● TASK INSTRUCTIONS
An exact copy of all entries is the expected answer.

=== INPUT FOR THIS TASK ===

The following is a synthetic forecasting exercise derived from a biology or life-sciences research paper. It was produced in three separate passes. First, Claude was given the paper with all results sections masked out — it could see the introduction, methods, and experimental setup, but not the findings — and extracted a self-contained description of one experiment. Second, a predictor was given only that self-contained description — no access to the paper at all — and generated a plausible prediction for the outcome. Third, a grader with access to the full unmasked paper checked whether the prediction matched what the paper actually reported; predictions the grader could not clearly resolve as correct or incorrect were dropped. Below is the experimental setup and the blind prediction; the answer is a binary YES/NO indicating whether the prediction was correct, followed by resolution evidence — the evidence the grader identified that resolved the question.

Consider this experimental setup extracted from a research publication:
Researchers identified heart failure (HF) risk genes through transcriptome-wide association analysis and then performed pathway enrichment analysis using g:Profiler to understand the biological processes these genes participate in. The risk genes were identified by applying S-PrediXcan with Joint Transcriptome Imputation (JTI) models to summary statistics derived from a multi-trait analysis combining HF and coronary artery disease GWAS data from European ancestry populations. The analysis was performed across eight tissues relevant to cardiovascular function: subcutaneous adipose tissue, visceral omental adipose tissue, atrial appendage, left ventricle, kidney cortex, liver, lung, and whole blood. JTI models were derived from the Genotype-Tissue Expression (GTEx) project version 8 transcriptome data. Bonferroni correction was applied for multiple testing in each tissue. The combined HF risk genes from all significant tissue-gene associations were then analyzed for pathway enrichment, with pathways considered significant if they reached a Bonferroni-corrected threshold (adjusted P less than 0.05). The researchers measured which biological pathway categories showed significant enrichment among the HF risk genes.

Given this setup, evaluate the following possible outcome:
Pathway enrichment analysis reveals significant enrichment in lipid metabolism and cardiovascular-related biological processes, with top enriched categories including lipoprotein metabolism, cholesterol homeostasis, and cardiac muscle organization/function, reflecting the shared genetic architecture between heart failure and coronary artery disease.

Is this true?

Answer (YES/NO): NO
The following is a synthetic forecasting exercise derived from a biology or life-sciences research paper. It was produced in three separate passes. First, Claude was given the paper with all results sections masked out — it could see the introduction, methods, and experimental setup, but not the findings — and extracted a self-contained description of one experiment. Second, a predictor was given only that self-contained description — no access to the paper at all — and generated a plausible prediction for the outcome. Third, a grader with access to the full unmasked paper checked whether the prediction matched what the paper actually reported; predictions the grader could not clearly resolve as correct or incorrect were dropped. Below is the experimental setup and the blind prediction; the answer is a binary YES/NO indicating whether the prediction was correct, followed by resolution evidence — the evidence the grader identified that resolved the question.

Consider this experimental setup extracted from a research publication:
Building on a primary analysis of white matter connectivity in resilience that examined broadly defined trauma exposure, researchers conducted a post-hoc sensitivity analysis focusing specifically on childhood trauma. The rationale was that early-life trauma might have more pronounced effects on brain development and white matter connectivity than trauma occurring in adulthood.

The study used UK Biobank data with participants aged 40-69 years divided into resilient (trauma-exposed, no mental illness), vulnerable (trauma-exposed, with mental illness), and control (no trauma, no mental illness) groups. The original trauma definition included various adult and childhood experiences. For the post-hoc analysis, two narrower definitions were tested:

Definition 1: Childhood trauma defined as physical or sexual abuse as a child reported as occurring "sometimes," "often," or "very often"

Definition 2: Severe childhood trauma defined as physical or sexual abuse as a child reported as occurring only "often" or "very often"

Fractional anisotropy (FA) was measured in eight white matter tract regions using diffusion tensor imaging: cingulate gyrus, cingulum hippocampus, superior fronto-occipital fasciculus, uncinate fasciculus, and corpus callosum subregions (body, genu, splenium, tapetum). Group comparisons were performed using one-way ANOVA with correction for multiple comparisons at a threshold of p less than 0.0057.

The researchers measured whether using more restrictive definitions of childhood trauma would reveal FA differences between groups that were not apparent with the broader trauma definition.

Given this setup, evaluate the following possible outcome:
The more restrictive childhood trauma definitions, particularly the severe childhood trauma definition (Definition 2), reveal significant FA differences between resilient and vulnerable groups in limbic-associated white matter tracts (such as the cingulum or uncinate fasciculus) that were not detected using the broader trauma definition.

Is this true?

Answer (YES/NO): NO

===

● TASK OUTPUT
The following is a synthetic forecasting exercise derived from a biology or life-sciences research paper. It was produced in three separate passes. First, Claude was given the paper with all results sections masked out — it could see the introduction, methods, and experimental setup, but not the findings — and extracted a self-contained description of one experiment. Second, a predictor was given only that self-contained description — no access to the paper at all — and generated a plausible prediction for the outcome. Third, a grader with access to the full unmasked paper checked whether the prediction matched what the paper actually reported; predictions the grader could not clearly resolve as correct or incorrect were dropped. Below is the experimental setup and the blind prediction; the answer is a binary YES/NO indicating whether the prediction was correct, followed by resolution evidence — the evidence the grader identified that resolved the question.

Consider this experimental setup extracted from a research publication:
Researchers identified heart failure (HF) risk genes through transcriptome-wide association analysis and then performed pathway enrichment analysis using g:Profiler to understand the biological processes these genes participate in. The risk genes were identified by applying S-PrediXcan with Joint Transcriptome Imputation (JTI) models to summary statistics derived from a multi-trait analysis combining HF and coronary artery disease GWAS data from European ancestry populations. The analysis was performed across eight tissues relevant to cardiovascular function: subcutaneous adipose tissue, visceral omental adipose tissue, atrial appendage, left ventricle, kidney cortex, liver, lung, and whole blood. JTI models were derived from the Genotype-Tissue Expression (GTEx) project version 8 transcriptome data. Bonferroni correction was applied for multiple testing in each tissue. The combined HF risk genes from all significant tissue-gene associations were then analyzed for pathway enrichment, with pathways considered significant if they reached a Bonferroni-corrected threshold (adjusted P less than 0.05). The researchers measured which biological pathway categories showed significant enrichment among the HF risk genes.

Given this setup, evaluate the following possible outcome:
Pathway enrichment analysis reveals significant enrichment in lipid metabolism and cardiovascular-related biological processes, with top enriched categories including lipoprotein metabolism, cholesterol homeostasis, and cardiac muscle organization/function, reflecting the shared genetic architecture between heart failure and coronary artery disease.

Is this true?

Answer (YES/NO): NO
The following is a synthetic forecasting exercise derived from a biology or life-sciences research paper. It was produced in three separate passes. First, Claude was given the paper with all results sections masked out — it could see the introduction, methods, and experimental setup, but not the findings — and extracted a self-contained description of one experiment. Second, a predictor was given only that self-contained description — no access to the paper at all — and generated a plausible prediction for the outcome. Third, a grader with access to the full unmasked paper checked whether the prediction matched what the paper actually reported; predictions the grader could not clearly resolve as correct or incorrect were dropped. Below is the experimental setup and the blind prediction; the answer is a binary YES/NO indicating whether the prediction was correct, followed by resolution evidence — the evidence the grader identified that resolved the question.

Consider this experimental setup extracted from a research publication:
Building on a primary analysis of white matter connectivity in resilience that examined broadly defined trauma exposure, researchers conducted a post-hoc sensitivity analysis focusing specifically on childhood trauma. The rationale was that early-life trauma might have more pronounced effects on brain development and white matter connectivity than trauma occurring in adulthood.

The study used UK Biobank data with participants aged 40-69 years divided into resilient (trauma-exposed, no mental illness), vulnerable (trauma-exposed, with mental illness), and control (no trauma, no mental illness) groups. The original trauma definition included various adult and childhood experiences. For the post-hoc analysis, two narrower definitions were tested:

Definition 1: Childhood trauma defined as physical or sexual abuse as a child reported as occurring "sometimes," "often," or "very often"

Definition 2: Severe childhood trauma defined as physical or sexual abuse as a child reported as occurring only "often" or "very often"

Fractional anisotropy (FA) was measured in eight white matter tract regions using diffusion tensor imaging: cingulate gyrus, cingulum hippocampus, superior fronto-occipital fasciculus, uncinate fasciculus, and corpus callosum subregions (body, genu, splenium, tapetum). Group comparisons were performed using one-way ANOVA with correction for multiple comparisons at a threshold of p less than 0.0057.

The researchers measured whether using more restrictive definitions of childhood trauma would reveal FA differences between groups that were not apparent with the broader trauma definition.

Given this setup, evaluate the following possible outcome:
The more restrictive childhood trauma definitions, particularly the severe childhood trauma definition (Definition 2), reveal significant FA differences between resilient and vulnerable groups in limbic-associated white matter tracts (such as the cingulum or uncinate fasciculus) that were not detected using the broader trauma definition.

Is this true?

Answer (YES/NO): NO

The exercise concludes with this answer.